- _SUPPLIED MATERIAL_:

-- Opening Marker --

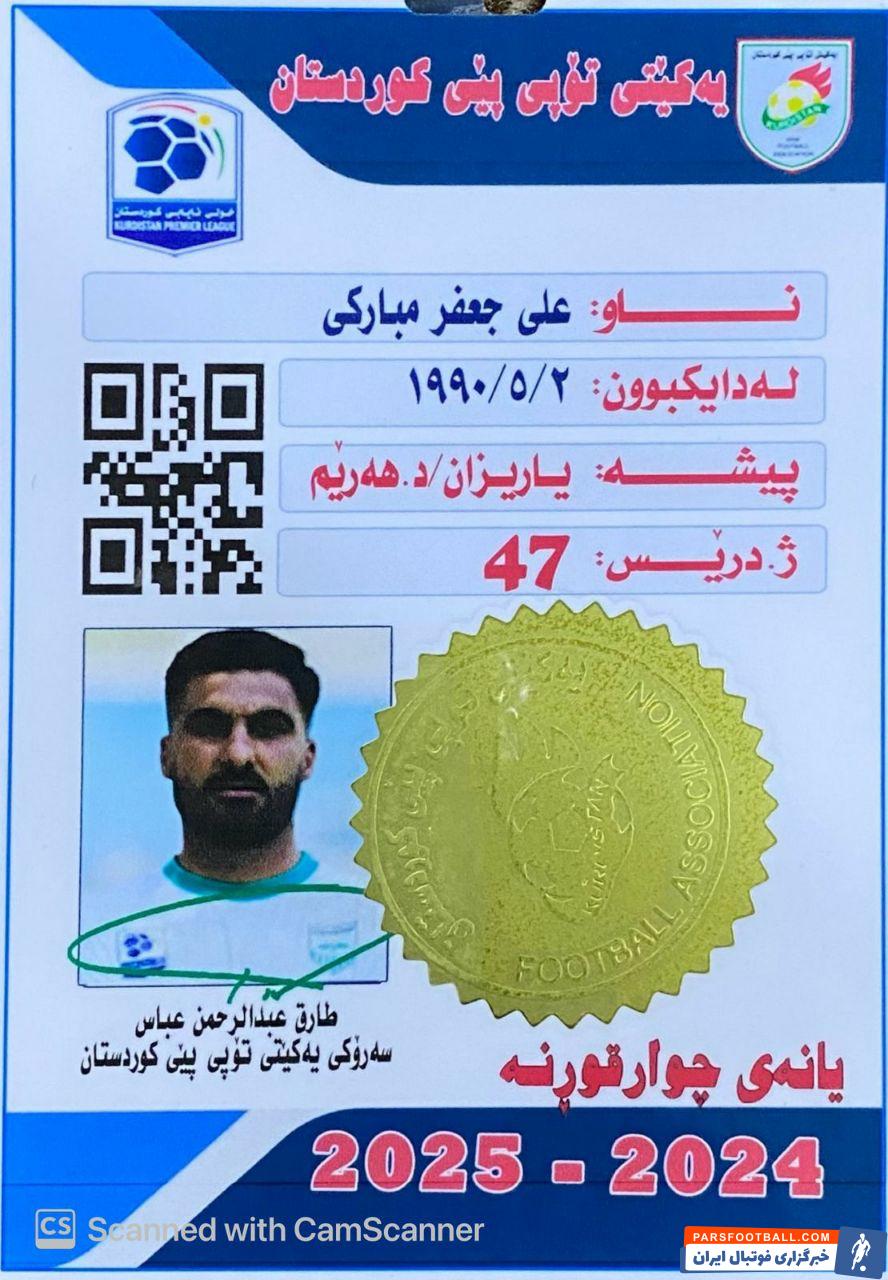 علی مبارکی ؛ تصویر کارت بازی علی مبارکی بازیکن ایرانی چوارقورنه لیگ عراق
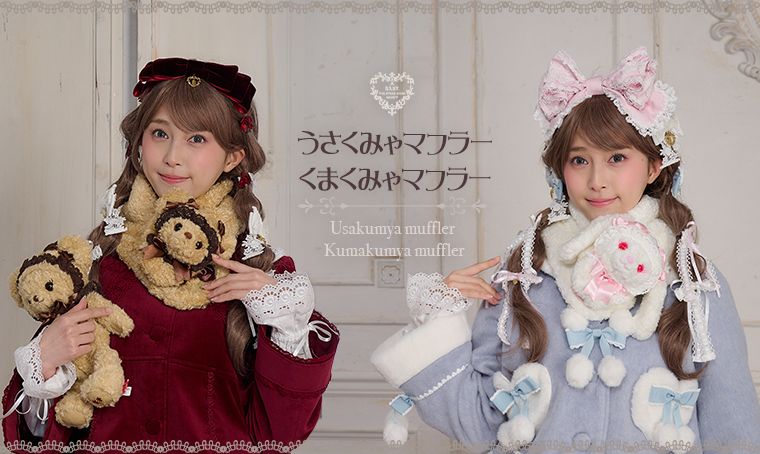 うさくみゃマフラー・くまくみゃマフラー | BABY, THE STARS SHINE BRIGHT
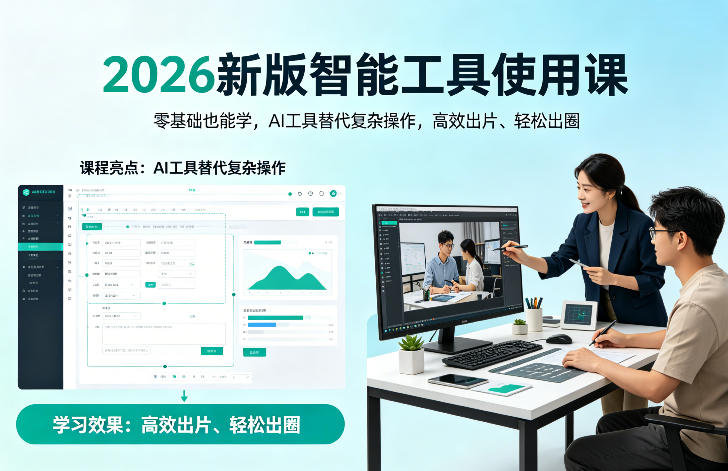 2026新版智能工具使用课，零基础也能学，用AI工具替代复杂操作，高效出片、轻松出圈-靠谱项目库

-- Closing Marker --

- _WORK TO BE COMPLETED_:
Transcribe all of the material exactly, leaving out whatever pictures it contains.

- _SOLUTION TO THIS TASK_:
 علی مبارکی ؛ تصویر کارت بازی علی مبارکی بازیکن ایرانی چوارقورنه لیگ عراق
 うさくみゃマフラー・くまくみゃマフラー | BABY, THE STARS SHINE BRIGHT
 2026新版智能工具使用课，零基础也能学，用AI工具替代复杂操作，高效出片、轻松出圈-靠谱项目库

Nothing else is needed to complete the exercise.